Judge of the Supreme Court
- In office 20 May 2005 – 6 June 2012
- Nominated by: Government of Ireland
- Appointed by: Mary McAleese

Judge of the High Court
- In office 19 October 2004 – 20 May 2005
- Nominated by: Government of Ireland
- Appointed by: Mary McAleese
- In office 30 July 1998 – 5 October 1999
- Nominated by: Government of Ireland
- Appointed by: Mary McAleese

Judge of the European Court of Justice
- In office 5 October 1999 – 22 September 2004
- Nominated by: Government of Ireland
- Appointed by: European Council

Personal details
- Born: Fidelma O'Kelly 28 February 1942 (age 84) Dublin, Ireland
- Children: 1
- Education: Trinity College Dublin; King's Inns;

= Fidelma Macken =

Irish judge (born 1942)

Fidelma Macken, SC (née O'Kelly; born 28 February 1942) is a retired Irish judge who served as a Judge of the Supreme Court from 2005 to 2012, a Judge of the High Court from 1998 to 1999 and between 2004 and 2005 and a Judge of the European Court of Justice from 1999 to 2004.

In 2004, she succeeded John L. Murray, as Ireland's appointee on the European Court of Justice (ECJ). Appointed initially for a five-year term, she was the first female appointee to the European Court of Justice but had her mandate renewed in 2003. She was reappointed a High Court judge on 18 October 2004 on her return to Ireland. In 2005, she was elevated the Supreme Court.

Macken was educated at King's Inns and Trinity College Dublin. She became a barrister in 1972; practiced as legal adviser, Patents and Trade Marks Agents (1973–1979) and became a Senior Counsel in 1995.

As a lawyer, she specialised on medical defence work and pharmaceutical actions. She acted as defence counsel in a series of cases brought by children against whooping cough vaccine manufacturers for damage allegedly caused by the vaccine. The Supreme Court nominated her to act in three referrals by the President of Ireland querying the constitutionality of new legislation before she became a judge.
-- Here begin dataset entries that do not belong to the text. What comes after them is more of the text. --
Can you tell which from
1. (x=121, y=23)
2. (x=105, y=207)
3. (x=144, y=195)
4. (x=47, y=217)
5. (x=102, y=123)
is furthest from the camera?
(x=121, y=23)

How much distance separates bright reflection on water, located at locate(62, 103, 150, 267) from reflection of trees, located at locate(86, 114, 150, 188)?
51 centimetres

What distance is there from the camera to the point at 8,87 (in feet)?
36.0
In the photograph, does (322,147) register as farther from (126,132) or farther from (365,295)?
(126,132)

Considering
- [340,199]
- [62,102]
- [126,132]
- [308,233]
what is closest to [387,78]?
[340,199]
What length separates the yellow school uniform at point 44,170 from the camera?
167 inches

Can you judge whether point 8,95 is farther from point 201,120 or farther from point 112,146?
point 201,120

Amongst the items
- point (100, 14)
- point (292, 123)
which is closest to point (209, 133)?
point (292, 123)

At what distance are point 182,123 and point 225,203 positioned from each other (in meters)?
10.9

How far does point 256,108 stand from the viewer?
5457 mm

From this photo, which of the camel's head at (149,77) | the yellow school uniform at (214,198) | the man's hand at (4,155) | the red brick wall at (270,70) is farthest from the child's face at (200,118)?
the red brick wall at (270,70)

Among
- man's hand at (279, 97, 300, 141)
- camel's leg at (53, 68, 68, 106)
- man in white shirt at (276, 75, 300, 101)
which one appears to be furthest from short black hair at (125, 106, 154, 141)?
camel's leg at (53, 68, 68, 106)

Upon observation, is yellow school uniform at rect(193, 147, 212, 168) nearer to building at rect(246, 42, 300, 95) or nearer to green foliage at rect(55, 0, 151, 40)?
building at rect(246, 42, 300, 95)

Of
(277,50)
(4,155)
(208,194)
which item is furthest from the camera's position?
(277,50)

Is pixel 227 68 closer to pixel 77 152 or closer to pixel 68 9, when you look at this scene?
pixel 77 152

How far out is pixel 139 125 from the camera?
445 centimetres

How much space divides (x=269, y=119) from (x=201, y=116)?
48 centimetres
In 2001, the Irish Times reported that she was an owner of the Four Seasons Hotel in Ballsbridge

She has been a lecturer in Legal Systems and Methods and Averil Deverell Lecturer in Law at Trinity College Dublin.

Macken returned to practice at Brick Court Chambers in 2013. She is a member of the Investment Advisory Panel of Woodsford Litigation Funding, a company engaged in litigation funding.